Igualmente, Biden não vai trabalhar para retirar fundos da polícia, que continua a matar, espancar e prender os cidadãos à vontade. Defensores do encarceramento em massa, o presidente eleito e sua parceira ex-promotora estão bem cientes da necessidade da polícia e das prisões para manter a ordem social, especialmente em um momento de dificuldades econômicas cada vez maiores. Quando a moratória sobre despejos expirar em 31 de dezembro, não é de se esperar que cada uma das milhões de pessoas sob ameaça simplesmente se deixem jogar na rua. A polícia – e os militares, se necessário – serão obrigados a reprimir as forças anárquicas e desobedientes.
Tudo isso para dizer que, apesar da compreensível euforia de ver a partida iminente desse indivíduo que é a encarnação particularmente desagradável – como também incompetente e desnecessariamente cruel – da economia política americana, o advento da nova presidência em janeiro nos colocará, essencialmente, diante dos mesmos problemas que enfrentamos às vésperas da eleição. Talvez o governo Biden impeça o encarceramento de crianças como uma forma de política de imigração (ou será que simplesmente retomará as deportações em massa do regime de Obama?); talvez não promova a perfuração de petróleo em áreas de preservação da vida selvagem (particularmente em um momento em que os preços do petróleo estão tão baixos). Mas essas políticas trumpistas são apenas gotas no balde do sofrimento humano e da destruição da natureza que nosso sistema social enche em um ritmo acelerado. A reação coletiva ao assassinato de George Floyd mostrou que, às vezes, esse balde está cheio demais, que uma gota basta para fazê-lo transbordar. Mas após constatar que a potente e magnífica resposta produziu pouco mais do que o aumento da representação negra na publicidade, as pessoas, compreensivelmente, se cansaram das lutas diárias contra as forças policiais, e muitos esperavam que um ou dois políticos fizessem algo significativo para nós. Quando isso falhar novamente, seremos, mais uma vez, forçados a enfrentar o verdadeiro problema: não se trata de um afastamento temporário da norma americana, a ser retificado por um retorno a um passado idealizado ou outro, mas da natureza fundamental de nossa realidade social atual.
“The Brooklyn Rail”, 8 de novembro de 2020.
[1] Os Weathermen são um grupo de esquerda oriundo do campus Ann Harbour da Universidade de Michigan.
[2] A construção do oleoduto foi autorizada pelo Presidente Trump no ano de 2020, mas foi impedida pelo judiciário americano.

==========

▸ **O que fazer**: Você pode reescrever o trecho do texto que vai de "[1] Os Weathermen" até "pelo judiciário americano.", trocando "oleoduto" por "gasoduto"?

▸ **Dados fornecidos**:
==========

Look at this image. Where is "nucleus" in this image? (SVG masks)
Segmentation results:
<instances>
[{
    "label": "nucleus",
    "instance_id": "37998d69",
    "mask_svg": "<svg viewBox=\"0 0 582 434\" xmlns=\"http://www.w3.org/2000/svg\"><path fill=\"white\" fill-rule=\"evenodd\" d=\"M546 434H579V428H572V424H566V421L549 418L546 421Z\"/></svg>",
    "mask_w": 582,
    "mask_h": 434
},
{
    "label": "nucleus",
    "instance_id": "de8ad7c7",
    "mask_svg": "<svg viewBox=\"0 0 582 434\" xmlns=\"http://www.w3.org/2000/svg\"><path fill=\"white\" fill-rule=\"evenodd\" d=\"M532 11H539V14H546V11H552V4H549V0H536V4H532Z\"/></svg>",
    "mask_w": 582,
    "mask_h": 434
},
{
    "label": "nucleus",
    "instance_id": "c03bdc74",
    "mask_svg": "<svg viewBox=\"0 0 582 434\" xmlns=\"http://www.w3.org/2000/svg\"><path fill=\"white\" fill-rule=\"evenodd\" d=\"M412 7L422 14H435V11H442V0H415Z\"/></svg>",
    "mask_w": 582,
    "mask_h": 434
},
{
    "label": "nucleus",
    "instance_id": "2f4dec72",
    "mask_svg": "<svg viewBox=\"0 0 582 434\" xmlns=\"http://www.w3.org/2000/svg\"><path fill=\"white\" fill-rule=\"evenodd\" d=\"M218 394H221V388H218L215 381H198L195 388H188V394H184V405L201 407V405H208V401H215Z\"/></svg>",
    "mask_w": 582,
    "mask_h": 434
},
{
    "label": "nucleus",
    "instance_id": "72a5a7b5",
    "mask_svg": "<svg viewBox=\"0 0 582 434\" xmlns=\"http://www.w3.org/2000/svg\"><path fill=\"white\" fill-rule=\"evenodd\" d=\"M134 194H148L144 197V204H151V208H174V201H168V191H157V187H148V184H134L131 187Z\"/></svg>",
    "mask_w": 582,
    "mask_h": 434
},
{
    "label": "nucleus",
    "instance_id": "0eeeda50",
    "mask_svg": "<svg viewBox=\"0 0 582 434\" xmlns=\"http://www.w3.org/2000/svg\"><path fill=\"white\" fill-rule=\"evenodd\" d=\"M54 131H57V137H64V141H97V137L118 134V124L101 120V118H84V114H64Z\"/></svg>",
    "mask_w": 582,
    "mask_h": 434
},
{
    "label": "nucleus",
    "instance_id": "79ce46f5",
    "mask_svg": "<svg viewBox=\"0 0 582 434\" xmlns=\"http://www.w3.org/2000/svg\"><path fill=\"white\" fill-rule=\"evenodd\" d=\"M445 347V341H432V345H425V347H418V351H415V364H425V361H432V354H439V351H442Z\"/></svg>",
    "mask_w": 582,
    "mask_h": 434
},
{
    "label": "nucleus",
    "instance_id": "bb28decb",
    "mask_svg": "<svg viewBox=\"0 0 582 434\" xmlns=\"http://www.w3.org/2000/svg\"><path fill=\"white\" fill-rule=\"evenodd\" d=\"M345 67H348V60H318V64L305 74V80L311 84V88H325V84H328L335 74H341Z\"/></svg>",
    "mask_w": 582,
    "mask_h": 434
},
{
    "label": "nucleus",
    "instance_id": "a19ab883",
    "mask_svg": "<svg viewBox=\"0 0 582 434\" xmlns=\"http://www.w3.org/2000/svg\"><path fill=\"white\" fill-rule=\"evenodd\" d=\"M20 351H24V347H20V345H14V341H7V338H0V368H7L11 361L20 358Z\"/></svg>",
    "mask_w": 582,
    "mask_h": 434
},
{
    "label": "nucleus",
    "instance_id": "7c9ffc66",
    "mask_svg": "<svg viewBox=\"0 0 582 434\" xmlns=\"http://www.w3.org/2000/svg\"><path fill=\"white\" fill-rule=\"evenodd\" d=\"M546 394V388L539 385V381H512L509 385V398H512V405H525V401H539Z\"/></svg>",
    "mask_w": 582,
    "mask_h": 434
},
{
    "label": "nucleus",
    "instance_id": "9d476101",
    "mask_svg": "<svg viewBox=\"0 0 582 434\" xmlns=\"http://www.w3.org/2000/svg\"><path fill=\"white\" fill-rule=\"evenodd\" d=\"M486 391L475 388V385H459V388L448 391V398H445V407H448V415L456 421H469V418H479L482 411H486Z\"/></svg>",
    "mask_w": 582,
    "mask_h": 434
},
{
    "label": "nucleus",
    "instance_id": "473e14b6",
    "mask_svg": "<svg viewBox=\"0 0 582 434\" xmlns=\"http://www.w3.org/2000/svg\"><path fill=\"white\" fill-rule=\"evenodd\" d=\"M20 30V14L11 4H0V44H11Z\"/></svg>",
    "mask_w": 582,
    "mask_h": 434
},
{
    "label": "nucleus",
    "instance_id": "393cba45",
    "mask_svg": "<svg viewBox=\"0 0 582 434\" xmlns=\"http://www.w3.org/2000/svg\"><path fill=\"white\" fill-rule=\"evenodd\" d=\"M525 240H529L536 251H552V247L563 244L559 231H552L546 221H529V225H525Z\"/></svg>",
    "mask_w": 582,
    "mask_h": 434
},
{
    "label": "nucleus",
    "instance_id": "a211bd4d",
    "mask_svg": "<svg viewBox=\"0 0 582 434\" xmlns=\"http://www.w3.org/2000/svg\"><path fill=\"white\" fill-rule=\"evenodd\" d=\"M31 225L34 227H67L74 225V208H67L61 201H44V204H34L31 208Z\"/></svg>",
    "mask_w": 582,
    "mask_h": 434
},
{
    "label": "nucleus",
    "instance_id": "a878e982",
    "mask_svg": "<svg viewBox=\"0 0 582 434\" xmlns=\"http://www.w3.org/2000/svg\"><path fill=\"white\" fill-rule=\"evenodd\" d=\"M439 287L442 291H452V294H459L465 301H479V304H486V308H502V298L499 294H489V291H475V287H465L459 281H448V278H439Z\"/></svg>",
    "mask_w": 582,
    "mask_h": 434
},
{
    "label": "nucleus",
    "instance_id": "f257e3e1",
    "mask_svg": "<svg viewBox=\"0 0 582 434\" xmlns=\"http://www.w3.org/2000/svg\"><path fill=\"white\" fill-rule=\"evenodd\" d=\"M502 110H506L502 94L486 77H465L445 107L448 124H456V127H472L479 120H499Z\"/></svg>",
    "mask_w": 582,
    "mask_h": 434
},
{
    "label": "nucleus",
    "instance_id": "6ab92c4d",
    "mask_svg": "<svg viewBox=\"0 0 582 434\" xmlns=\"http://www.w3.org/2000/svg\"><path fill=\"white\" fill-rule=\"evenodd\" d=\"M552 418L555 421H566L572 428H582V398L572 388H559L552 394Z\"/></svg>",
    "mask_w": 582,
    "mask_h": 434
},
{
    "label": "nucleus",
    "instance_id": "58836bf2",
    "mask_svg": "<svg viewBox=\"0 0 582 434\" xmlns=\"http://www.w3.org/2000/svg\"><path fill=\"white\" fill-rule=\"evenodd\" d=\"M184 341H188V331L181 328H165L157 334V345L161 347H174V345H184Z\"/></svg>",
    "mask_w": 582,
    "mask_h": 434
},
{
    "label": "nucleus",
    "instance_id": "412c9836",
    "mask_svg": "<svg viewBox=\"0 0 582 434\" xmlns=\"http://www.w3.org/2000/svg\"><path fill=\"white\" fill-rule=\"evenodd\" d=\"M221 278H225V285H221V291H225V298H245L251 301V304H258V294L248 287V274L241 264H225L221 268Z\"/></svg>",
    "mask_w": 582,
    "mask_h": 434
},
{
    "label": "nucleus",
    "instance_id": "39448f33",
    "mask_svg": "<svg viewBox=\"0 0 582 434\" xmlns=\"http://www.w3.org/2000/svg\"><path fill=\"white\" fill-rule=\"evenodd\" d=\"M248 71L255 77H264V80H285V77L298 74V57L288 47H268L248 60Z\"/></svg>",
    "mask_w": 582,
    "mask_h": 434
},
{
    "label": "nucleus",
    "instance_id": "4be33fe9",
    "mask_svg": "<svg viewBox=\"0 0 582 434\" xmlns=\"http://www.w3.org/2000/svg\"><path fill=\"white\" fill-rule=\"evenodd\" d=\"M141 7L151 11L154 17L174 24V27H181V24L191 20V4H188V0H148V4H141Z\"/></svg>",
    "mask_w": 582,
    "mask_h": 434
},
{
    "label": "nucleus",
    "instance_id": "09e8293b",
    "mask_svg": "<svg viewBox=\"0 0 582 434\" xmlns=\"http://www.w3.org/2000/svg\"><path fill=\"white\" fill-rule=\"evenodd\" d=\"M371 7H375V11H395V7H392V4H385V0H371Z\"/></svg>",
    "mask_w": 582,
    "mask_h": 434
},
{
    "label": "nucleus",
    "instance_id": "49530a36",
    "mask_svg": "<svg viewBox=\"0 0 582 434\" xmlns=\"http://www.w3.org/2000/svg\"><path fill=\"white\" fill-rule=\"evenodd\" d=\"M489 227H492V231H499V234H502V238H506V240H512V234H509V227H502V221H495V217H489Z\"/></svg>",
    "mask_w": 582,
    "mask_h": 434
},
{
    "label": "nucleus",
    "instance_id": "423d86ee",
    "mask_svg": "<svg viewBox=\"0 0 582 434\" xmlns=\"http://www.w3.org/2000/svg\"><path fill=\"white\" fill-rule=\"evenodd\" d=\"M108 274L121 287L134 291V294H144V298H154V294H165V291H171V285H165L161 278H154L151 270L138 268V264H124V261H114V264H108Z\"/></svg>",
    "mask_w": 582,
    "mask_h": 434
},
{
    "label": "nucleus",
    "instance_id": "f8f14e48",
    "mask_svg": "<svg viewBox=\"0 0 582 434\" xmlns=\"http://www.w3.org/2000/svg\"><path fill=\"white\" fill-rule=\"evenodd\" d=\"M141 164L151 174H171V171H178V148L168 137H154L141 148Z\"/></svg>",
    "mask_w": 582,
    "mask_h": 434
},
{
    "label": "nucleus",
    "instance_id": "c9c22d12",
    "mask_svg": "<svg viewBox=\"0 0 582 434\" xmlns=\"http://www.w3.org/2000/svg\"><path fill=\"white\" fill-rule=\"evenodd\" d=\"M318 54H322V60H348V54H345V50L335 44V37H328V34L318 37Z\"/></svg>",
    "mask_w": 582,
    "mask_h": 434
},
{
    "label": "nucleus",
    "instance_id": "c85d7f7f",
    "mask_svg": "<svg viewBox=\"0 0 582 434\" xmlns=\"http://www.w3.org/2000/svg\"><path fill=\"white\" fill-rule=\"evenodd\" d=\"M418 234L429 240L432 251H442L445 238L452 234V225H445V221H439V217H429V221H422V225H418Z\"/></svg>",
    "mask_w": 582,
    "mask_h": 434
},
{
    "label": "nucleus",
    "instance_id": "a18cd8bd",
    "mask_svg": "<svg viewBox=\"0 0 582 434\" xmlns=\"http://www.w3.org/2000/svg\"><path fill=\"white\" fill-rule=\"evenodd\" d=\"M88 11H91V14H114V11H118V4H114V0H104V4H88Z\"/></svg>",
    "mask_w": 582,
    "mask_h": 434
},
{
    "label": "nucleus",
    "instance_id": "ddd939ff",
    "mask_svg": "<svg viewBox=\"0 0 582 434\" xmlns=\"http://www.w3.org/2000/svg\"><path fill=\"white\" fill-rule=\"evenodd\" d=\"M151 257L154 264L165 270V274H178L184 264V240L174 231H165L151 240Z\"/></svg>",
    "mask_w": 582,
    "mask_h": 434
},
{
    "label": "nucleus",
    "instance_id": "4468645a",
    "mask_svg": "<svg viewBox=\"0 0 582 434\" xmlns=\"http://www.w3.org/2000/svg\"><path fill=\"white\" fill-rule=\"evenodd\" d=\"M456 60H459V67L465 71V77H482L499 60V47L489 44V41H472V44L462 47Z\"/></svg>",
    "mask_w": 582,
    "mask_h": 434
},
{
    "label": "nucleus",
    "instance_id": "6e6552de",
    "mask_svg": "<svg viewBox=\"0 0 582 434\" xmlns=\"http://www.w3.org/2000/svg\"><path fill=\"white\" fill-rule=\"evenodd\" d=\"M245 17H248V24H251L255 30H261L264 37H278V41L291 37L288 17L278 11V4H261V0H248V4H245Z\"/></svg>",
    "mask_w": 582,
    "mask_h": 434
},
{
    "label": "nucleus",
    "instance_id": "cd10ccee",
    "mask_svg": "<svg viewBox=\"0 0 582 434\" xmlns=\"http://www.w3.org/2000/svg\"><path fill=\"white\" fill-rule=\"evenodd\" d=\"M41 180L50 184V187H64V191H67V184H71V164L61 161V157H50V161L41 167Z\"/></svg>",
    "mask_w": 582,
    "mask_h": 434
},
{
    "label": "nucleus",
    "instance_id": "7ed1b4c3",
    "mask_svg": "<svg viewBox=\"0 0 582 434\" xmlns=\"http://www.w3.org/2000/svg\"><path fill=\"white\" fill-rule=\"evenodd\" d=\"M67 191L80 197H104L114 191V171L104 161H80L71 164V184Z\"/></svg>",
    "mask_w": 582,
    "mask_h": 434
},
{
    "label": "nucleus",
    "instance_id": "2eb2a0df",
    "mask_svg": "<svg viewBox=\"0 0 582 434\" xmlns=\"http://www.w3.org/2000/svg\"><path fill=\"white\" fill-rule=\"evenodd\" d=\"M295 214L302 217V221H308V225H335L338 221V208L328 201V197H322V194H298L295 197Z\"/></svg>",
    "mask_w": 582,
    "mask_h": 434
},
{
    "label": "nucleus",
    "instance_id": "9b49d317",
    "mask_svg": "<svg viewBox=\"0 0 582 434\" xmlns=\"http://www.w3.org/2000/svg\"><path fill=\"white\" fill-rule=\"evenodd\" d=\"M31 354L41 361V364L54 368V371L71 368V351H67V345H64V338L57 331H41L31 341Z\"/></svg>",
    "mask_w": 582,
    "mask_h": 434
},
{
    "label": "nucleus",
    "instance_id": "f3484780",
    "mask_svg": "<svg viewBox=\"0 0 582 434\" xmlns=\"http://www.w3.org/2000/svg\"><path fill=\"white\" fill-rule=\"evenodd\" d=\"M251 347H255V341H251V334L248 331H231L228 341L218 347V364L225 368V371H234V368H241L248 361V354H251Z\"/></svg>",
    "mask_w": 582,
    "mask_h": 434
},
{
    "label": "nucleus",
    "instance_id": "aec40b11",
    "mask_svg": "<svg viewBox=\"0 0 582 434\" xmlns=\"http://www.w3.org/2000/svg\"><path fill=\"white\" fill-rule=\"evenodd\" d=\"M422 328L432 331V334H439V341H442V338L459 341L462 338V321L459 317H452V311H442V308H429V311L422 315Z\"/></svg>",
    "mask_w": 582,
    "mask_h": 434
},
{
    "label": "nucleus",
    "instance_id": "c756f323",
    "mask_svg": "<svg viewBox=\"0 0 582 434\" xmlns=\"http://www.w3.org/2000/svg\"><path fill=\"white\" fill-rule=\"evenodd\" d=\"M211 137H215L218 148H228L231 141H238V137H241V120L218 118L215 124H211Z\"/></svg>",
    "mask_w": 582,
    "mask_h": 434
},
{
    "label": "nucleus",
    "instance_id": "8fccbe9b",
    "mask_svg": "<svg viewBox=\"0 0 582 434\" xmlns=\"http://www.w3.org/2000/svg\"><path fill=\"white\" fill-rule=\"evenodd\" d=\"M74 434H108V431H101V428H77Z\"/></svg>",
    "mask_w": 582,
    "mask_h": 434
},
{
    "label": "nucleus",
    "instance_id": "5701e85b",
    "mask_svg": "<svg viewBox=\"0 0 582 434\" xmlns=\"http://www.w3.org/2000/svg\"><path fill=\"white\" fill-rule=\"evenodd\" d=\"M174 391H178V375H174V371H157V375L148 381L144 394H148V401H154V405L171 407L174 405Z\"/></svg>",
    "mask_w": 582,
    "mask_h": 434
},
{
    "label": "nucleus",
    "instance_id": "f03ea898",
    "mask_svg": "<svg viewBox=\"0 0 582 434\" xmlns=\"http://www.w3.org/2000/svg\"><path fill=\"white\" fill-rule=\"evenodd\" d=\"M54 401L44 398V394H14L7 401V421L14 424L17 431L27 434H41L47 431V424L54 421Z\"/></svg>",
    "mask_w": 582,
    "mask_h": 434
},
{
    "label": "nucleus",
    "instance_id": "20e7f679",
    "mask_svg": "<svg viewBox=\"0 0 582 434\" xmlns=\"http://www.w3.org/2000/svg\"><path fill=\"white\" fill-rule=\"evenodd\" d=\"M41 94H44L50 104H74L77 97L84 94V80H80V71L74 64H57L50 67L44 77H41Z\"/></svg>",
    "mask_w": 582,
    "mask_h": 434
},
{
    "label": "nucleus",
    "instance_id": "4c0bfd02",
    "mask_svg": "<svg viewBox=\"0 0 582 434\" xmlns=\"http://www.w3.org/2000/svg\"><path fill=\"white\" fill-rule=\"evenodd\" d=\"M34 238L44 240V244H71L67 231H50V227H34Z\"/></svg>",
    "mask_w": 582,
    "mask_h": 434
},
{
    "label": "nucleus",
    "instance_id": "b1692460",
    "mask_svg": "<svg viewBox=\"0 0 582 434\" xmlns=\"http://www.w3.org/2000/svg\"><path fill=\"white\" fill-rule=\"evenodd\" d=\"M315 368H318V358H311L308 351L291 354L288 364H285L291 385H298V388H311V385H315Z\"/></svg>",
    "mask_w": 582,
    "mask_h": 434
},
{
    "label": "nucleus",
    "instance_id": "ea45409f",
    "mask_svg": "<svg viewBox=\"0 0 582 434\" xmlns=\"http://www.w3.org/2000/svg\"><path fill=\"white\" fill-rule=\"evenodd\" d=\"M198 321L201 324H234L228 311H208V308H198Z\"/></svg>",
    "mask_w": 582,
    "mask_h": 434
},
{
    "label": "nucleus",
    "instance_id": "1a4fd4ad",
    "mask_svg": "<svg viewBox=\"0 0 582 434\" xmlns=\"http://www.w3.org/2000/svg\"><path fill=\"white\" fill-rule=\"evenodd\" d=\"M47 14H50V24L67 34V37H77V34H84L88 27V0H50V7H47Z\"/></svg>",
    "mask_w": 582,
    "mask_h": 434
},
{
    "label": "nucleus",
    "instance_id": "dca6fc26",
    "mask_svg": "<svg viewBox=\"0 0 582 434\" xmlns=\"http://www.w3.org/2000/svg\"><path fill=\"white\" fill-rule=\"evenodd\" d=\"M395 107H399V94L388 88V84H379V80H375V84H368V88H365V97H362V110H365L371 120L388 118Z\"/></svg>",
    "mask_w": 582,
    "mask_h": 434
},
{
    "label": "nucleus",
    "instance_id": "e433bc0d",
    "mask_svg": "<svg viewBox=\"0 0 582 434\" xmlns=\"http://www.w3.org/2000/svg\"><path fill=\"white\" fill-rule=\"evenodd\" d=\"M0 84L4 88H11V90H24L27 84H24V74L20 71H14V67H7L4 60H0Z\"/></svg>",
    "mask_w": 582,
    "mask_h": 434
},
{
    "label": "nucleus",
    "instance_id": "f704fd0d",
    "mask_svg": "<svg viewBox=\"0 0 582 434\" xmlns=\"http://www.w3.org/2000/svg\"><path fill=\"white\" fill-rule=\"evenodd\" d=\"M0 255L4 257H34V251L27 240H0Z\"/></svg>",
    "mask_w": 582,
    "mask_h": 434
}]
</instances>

==========

▸ **Solução proposta**:
[1] Os Weathermen são um grupo de esquerda oriundo do campus Ann Harbour da Universidade de Michigan.
[2] A construção do gasoduto foi autorizada pelo Presidente Trump no ano de 2020, mas foi impedida pelo judiciário americano.